Meu nome é Eduardo Tavares, sou filho de uma mulher preta e neto de uma índia. Eu cresci no Bairro da Vila Rosa, que é sempre um dos primeiros lugares a ser atingido quando temos uma enchente. Minha infância nesse bairro foi um misto de sofrimento e alegria. Era sofrido voltar da escola em tempo de chuva com os pés atolando em barro e lama, não havia asfalto nessa época. Também era chato passar a noite à luz de lampião, já que não tínhamos energia elétrica. Vila Rosa era uma “invasão”, uma ocupação “ilegal” feita por gente que jamais poderia comprar uma casa num lugar decente, e foram pra beira do rio. Isso foi no início dos anos 80, e a Vila Rosa se tornou o lar de mulheres e homens que são pobres de tão pretos, e pretos de tão pobres!

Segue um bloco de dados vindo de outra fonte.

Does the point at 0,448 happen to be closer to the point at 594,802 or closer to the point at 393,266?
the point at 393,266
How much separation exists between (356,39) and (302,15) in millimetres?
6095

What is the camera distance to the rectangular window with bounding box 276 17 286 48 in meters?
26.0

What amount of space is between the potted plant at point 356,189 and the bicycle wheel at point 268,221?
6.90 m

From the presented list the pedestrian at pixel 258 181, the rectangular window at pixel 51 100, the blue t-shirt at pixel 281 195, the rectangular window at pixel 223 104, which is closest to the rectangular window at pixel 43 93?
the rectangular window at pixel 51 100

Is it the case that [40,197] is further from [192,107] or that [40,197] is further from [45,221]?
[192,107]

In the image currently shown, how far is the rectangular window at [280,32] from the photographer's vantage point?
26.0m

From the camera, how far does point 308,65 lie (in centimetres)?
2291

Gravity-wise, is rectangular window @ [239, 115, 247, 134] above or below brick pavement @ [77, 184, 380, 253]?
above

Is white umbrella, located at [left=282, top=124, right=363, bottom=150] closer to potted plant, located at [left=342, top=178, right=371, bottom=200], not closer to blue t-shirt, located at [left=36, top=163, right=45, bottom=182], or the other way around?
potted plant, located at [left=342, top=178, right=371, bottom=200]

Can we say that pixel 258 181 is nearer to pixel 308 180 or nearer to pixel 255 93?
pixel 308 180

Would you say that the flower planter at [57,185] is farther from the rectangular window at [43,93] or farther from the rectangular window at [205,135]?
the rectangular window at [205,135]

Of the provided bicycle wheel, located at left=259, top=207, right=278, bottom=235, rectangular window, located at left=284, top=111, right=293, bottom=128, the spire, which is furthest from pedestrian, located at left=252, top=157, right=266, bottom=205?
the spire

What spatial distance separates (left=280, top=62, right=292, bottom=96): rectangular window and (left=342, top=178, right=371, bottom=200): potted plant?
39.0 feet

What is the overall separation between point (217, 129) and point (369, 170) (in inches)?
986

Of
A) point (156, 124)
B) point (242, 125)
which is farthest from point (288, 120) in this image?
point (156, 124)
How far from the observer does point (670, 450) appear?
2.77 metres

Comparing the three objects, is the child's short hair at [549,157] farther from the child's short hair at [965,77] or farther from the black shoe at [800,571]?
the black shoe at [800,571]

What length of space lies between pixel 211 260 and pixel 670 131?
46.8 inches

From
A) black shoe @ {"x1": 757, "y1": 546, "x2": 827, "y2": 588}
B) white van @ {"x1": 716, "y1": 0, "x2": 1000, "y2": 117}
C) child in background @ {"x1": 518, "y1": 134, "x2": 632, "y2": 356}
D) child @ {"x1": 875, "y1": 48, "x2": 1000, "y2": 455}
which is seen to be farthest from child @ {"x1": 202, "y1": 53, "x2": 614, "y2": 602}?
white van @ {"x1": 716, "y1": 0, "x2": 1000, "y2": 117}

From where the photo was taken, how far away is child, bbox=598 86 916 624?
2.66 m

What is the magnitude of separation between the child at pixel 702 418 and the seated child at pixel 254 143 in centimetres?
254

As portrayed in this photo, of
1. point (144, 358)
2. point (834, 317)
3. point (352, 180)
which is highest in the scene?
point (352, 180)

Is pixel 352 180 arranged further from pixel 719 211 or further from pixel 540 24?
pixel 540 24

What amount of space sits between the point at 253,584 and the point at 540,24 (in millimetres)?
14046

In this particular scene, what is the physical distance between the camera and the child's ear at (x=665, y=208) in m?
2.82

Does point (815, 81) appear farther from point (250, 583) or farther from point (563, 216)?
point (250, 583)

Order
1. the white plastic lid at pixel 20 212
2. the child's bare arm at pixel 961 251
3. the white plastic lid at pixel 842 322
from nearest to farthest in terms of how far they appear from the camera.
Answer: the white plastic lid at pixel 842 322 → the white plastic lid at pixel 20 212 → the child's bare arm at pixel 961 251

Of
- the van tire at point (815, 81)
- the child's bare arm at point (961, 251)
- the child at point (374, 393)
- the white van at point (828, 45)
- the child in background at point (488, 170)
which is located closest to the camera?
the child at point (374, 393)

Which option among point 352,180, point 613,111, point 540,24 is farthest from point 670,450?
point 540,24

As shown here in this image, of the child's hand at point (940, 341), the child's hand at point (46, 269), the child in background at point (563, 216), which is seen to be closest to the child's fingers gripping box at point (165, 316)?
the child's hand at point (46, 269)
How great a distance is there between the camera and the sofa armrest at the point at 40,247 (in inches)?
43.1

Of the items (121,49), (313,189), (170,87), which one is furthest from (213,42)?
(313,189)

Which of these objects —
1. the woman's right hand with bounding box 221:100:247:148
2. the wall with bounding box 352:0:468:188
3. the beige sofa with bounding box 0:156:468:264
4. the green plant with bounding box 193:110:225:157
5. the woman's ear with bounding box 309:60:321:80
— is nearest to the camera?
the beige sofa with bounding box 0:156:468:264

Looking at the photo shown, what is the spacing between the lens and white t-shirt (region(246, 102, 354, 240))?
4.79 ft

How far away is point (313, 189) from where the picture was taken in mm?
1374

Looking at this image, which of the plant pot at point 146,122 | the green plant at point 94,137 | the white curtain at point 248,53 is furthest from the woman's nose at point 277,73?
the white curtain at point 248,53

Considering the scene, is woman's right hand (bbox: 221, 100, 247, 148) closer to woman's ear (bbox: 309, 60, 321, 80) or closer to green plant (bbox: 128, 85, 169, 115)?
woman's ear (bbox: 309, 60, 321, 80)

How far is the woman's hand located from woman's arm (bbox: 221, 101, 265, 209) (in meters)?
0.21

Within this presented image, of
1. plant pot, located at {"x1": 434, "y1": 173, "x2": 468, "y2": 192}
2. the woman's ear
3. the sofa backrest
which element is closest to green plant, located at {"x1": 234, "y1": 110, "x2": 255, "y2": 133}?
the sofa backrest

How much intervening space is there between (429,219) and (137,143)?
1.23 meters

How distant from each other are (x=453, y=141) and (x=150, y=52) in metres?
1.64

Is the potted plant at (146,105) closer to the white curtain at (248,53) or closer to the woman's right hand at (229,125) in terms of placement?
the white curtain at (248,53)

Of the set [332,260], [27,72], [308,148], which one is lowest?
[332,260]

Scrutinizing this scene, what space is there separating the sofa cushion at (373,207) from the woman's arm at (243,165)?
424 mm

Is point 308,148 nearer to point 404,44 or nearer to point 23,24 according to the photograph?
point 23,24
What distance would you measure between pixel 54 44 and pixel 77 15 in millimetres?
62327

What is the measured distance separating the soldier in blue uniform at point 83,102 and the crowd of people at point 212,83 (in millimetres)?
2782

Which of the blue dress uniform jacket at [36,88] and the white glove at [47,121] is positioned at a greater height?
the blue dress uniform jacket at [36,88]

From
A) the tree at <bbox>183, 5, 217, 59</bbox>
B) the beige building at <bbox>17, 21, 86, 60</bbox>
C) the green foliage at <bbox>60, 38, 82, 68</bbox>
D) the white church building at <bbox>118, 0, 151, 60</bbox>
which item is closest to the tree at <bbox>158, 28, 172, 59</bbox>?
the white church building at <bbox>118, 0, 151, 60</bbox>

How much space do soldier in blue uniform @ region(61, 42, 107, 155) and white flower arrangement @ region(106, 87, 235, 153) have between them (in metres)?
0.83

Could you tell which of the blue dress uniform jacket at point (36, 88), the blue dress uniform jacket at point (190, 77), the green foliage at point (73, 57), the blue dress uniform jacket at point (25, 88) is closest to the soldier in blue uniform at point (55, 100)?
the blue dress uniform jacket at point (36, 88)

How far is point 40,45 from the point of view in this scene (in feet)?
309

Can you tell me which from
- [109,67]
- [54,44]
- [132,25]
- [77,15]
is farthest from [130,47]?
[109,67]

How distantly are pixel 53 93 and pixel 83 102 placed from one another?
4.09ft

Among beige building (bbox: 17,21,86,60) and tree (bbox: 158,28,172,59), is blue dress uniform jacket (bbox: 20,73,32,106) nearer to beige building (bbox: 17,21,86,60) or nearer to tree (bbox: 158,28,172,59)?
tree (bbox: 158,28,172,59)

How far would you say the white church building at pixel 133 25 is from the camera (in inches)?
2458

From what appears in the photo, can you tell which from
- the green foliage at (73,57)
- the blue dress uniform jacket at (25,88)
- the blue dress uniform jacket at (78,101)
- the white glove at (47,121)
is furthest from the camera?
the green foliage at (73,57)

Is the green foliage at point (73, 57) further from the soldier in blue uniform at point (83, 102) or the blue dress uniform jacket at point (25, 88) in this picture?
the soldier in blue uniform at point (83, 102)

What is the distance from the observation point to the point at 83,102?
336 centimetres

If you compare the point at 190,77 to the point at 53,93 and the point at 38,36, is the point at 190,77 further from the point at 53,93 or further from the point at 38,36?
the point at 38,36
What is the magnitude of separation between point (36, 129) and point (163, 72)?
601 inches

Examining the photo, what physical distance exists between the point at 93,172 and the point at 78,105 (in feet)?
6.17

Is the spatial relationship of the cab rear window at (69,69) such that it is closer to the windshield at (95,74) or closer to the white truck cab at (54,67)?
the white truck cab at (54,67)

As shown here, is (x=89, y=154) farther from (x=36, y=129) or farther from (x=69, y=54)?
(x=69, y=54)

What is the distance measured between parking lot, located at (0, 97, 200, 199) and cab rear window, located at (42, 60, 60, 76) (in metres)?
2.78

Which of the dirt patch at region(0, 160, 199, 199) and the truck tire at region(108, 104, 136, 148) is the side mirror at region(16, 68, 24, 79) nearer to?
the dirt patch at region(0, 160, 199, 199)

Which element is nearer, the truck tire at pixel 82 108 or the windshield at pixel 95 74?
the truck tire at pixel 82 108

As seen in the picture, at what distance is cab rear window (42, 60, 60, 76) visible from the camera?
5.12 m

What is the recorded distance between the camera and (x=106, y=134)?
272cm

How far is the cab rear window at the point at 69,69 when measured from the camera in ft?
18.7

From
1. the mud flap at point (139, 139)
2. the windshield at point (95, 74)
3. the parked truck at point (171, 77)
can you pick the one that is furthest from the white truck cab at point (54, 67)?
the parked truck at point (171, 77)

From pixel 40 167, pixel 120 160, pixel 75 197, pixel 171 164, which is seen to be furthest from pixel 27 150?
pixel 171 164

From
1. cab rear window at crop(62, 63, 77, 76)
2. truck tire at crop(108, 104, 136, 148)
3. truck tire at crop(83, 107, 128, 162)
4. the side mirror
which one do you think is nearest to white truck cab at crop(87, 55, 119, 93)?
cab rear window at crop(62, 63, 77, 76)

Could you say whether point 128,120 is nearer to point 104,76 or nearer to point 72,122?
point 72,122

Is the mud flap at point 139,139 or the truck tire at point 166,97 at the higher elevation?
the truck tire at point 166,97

                   O lado bom da Vila Rosa é que sempre estávamos perto do poderoso Rio Paranaíba, e o víamos como um bom amigo. Ele, o rio, nos dava alimento, bastava andar uns trezentos metros para pescar bons peixes (na minha infância o rio não havia sido tomado pela poluição). Não tínhamos geladeira e para conservar o bom presente do rio, usávamos sal, bastava limpar o peixe, salgar abundantemente, e deixar secar ao sol. Preciso confessar que ficava mais gostoso que o peixe fresco, era o “bacalhau” do Paranaíba! 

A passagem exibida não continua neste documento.